§ Given instruction:
All records must be quoted exactly. Omit the pictures.

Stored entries
###
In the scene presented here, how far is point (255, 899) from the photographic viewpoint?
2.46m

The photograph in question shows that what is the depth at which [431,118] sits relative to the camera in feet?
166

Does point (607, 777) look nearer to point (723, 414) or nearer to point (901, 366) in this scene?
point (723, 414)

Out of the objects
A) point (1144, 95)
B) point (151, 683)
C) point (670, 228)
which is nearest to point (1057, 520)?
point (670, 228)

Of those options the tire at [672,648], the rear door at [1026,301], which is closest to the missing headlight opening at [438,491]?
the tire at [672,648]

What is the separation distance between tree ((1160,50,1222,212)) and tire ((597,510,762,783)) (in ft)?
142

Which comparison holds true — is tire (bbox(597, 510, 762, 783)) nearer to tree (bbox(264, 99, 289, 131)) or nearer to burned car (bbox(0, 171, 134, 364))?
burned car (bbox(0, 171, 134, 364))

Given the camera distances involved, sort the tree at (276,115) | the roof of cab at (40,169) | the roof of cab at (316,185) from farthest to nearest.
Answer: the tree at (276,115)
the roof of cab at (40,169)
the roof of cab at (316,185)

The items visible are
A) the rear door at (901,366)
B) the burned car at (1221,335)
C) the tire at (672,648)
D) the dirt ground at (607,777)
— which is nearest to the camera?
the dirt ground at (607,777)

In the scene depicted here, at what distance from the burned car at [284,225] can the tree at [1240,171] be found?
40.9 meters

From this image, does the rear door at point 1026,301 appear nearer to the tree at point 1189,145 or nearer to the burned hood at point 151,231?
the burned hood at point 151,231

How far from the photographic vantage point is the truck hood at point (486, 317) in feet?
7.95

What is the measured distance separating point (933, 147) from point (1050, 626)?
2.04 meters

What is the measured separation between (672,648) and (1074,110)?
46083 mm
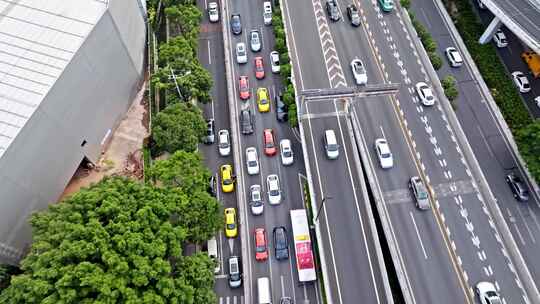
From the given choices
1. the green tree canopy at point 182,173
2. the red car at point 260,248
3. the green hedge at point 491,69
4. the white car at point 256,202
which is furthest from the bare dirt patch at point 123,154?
the green hedge at point 491,69

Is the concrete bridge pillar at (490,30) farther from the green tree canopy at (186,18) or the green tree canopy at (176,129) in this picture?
the green tree canopy at (176,129)

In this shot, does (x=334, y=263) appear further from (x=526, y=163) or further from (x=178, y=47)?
(x=178, y=47)

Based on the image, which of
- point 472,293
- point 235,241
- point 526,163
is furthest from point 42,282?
point 526,163

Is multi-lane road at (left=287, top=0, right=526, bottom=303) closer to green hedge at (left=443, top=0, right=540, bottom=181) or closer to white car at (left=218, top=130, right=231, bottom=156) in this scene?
###
§ Response:
In the scene presented here, how far is point (255, 899) from the photographic viewpoint?
2.46m

The photograph in question shows that what is the depth at which [431,118] sits relative to the camera in feet?
166

Does point (607, 777) look nearer to point (723, 414) or nearer to point (901, 366) in this scene?
point (723, 414)

Out of the objects
A) point (1144, 95)
B) point (151, 683)
C) point (670, 228)
which is nearest to point (1057, 520)?
point (670, 228)

Of those options the tire at [672,648], the rear door at [1026,301], which is closest to the missing headlight opening at [438,491]?
the tire at [672,648]

What is the separation distance between tree ((1160,50,1222,212)) and tire ((597,510,762,783)) (in ft)?
142

Which comparison holds true — is tire (bbox(597, 510, 762, 783)) nearer to tree (bbox(264, 99, 289, 131)) or nearer to burned car (bbox(0, 171, 134, 364))?
burned car (bbox(0, 171, 134, 364))

Given the camera distances involved, sort the tree at (276,115) | the roof of cab at (40,169) | the roof of cab at (316,185) from farthest to nearest.
Answer: the tree at (276,115)
the roof of cab at (40,169)
the roof of cab at (316,185)

The items visible are
A) the rear door at (901,366)
B) the burned car at (1221,335)
C) the tire at (672,648)
D) the dirt ground at (607,777)
— which is nearest to the camera?
the dirt ground at (607,777)

In the scene depicted here, at what distance from the burned car at [284,225] can the tree at [1240,171] be found?
40.9 meters

From this image, does the rear door at point 1026,301 appear nearer to the tree at point 1189,145 or nearer to the burned hood at point 151,231?
the burned hood at point 151,231

How far from the photographic vantage point is the truck hood at point (486, 317) in feet?
7.95

What is the measured distance separating point (933, 147) from point (1050, 626)?
2.04 meters

What is the measured separation between (672,648) and (1074,110)?
46083 mm
From the given choices
1. the green tree canopy at point 182,173
2. the red car at point 260,248
3. the green hedge at point 491,69
4. the white car at point 256,202
which is furthest from the bare dirt patch at point 123,154?
the green hedge at point 491,69

Is the concrete bridge pillar at (490,30) farther from the green tree canopy at (186,18) or the green tree canopy at (176,129) in this picture?
the green tree canopy at (176,129)

In this shot, does (x=334, y=263) appear further from (x=526, y=163) or further from (x=178, y=47)?
(x=178, y=47)

Based on the image, which of
- point 472,293
- point 235,241
- point 526,163
is furthest from point 42,282?
point 526,163

Is multi-lane road at (left=287, top=0, right=526, bottom=303) closer to green hedge at (left=443, top=0, right=540, bottom=181) or closer to white car at (left=218, top=130, right=231, bottom=156) in this scene?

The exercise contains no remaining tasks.